● **WHAT TO PRODUCE**: Search the material below for "montar" and copy every line where it occurs.

[INPUT MATERIAL]

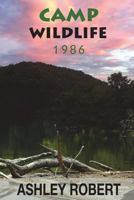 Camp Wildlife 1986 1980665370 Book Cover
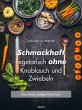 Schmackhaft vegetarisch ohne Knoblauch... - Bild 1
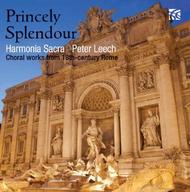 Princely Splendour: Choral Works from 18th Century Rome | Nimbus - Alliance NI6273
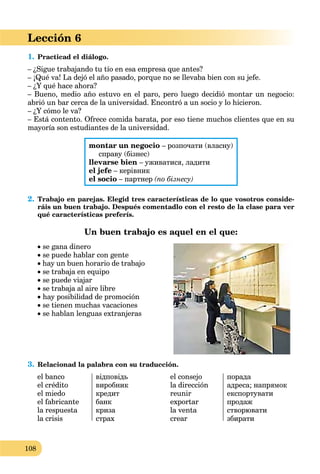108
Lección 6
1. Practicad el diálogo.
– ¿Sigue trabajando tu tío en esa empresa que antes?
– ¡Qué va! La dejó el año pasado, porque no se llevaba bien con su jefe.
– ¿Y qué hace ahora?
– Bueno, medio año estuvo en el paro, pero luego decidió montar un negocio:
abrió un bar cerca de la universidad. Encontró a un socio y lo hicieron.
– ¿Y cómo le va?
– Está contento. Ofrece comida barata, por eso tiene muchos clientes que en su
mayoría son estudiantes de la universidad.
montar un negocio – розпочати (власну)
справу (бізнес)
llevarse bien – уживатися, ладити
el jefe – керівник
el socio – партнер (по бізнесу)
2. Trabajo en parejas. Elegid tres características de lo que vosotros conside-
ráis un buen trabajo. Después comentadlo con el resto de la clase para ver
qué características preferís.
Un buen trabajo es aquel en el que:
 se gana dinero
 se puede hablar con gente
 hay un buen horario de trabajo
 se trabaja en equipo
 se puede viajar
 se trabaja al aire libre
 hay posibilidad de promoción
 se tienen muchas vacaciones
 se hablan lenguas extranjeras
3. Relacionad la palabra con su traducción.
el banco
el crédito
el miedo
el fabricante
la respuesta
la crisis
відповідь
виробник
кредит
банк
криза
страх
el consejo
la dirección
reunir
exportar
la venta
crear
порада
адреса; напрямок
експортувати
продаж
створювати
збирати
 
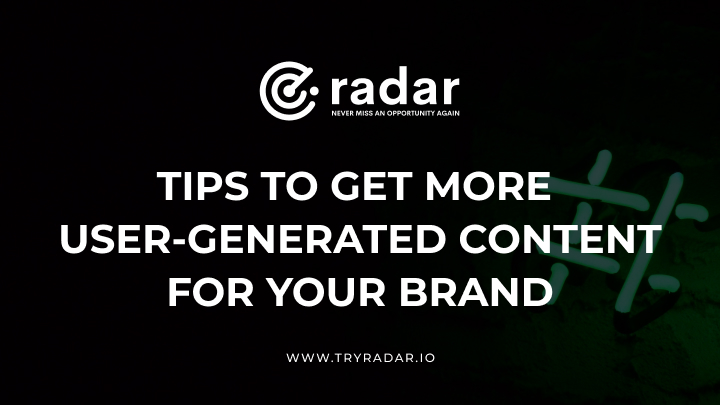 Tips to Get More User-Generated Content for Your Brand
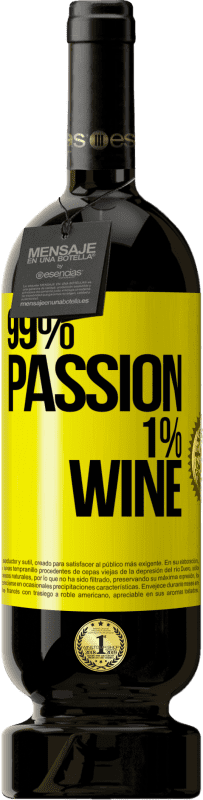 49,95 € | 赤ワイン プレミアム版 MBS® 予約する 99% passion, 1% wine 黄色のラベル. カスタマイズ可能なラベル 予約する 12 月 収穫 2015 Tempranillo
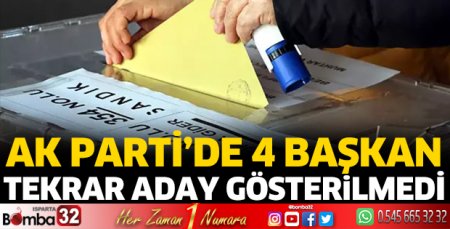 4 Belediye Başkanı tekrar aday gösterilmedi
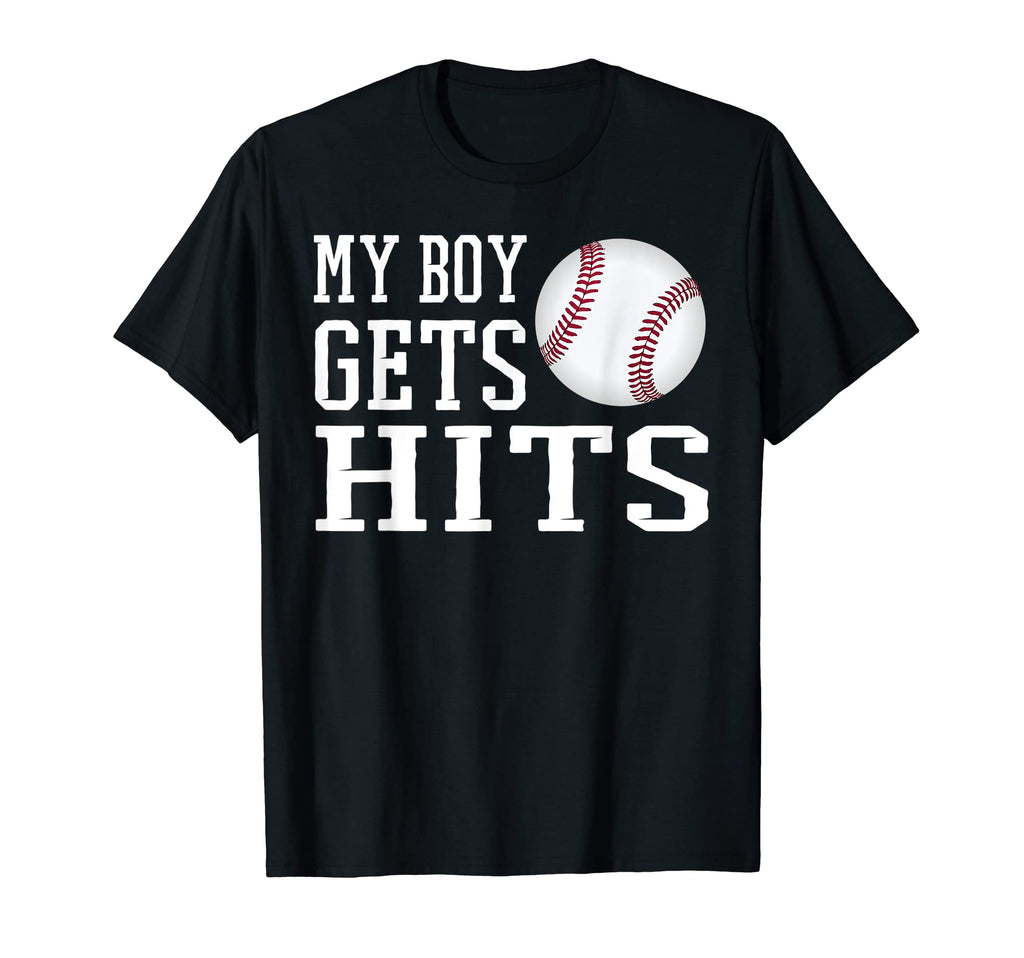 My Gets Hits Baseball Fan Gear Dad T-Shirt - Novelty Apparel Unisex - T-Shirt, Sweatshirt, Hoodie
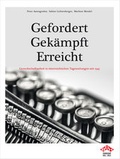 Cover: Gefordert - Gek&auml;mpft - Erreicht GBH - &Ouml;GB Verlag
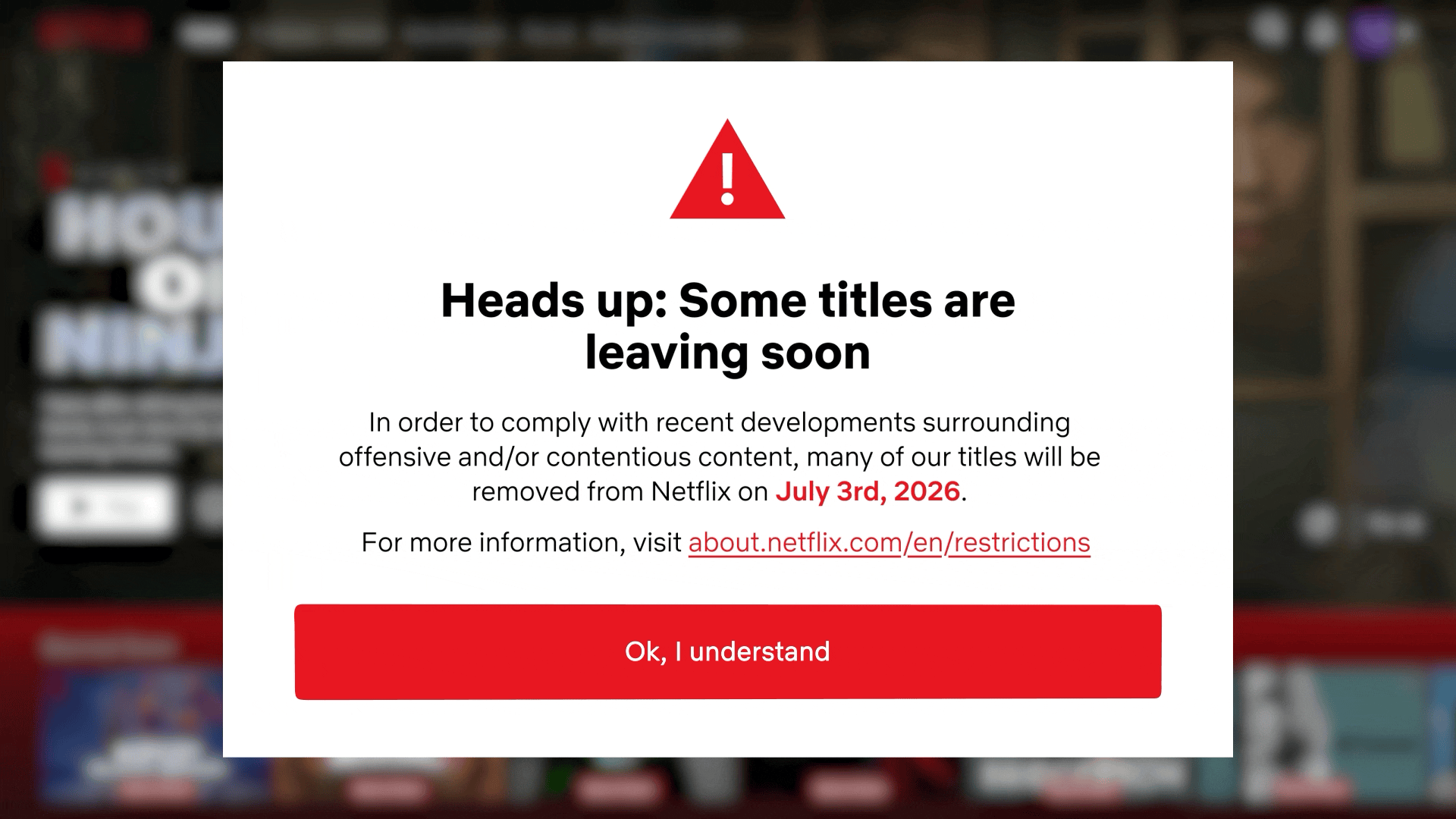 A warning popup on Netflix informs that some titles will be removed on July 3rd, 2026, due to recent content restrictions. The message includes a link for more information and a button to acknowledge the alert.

[/INPUT MATERIAL]

● **EXERCISE ANSWER**:
– Bueno, medio año estuvo en el paro, pero luego decidió montar un negocio:
montar un negocio – розпочати (власну)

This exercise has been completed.